I remember that at the university where I studied in the 1980s, there were two girls from Karabakh in our group—an Armenian and an Azerbaijani—who were the closest of friends. And whenever people asked them where they lived and what life there was like, both of them would repeat the same phrase: “Karabakh is paradise on earth.”
And then, suddenly, Armenian separatists decided to put an end to that paradise for completely irrational reasons, although events could have unfolded differently. Armenians could have continued living in Karabakh if they had truly wanted peace. But unfortunately, they did not want it.

Not long ago, I wrote an article based not on Armenian or Azerbaijani sources, but on Russian historical records. In it, using factual examples, I demonstrated that both in the Erivan Governorate and in Karabakh, the ratio between Azerbaijanis and Armenians was practically the same. Yet, for some reason, Azerbaijanis disappeared from Armenia, while in Azerbaijan, in Karabakh, the proportion of Armenians and Azerbaijanis remained virtually unchanged for a very long time.
What does this indicate? That ethnic cleansing against Azerbaijanis took place in Armenia about a hundred years ago. In my opinion, Armenians shot themselves in the foot back in the last century, when the Transcaucasian Federation was created in the South Caucasus, uniting Azerbaijan, Armenia, and Georgia within one framework. Such a political decision would have allowed the countries to consolidate their efforts, jointly develop the region’s rich natural resources, and create a full-fledged model for coexistence. It was a brilliant idea, but the Armenians destroyed it by starting a war in the South Caucasus.
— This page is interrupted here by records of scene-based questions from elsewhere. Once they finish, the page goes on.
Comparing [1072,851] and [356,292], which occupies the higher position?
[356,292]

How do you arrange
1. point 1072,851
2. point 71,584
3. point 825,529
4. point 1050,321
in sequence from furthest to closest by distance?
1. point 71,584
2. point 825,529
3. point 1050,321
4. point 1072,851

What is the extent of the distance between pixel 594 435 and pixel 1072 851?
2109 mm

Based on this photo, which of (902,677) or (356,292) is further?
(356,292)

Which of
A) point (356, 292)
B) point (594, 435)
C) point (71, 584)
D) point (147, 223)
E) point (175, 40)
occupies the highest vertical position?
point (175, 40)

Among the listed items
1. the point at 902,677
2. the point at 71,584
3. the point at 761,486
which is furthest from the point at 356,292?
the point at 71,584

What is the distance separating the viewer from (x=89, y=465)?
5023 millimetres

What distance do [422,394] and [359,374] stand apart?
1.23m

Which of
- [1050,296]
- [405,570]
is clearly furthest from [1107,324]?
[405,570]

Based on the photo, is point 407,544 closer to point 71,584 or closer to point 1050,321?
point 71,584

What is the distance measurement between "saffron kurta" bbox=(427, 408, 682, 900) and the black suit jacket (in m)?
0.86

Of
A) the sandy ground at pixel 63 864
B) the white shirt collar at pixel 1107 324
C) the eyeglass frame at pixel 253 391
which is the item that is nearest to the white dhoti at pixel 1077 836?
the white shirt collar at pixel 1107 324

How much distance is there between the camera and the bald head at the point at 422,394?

In my view, the person who spoke best about peace was the chairman of the Azerbaijan Writers’ Union, Anar, when he visited Israel. We spoke during a meeting in Tel Aviv, and he said: “Look at what hatred leads to. In Armenia, there is a catastrophic decline in the birth rate, many people are fleeing the country because of the difficult economic situation, and there is no faith in the future. And all because hatred does not give birth to new life. Only love gives rise to new life and hope, and that is what they lack—and that is what I sincerely wish for them.” These are not my words. These are the words of my favourite Azerbaijani writer, which, in my opinion, are more accurate than any others.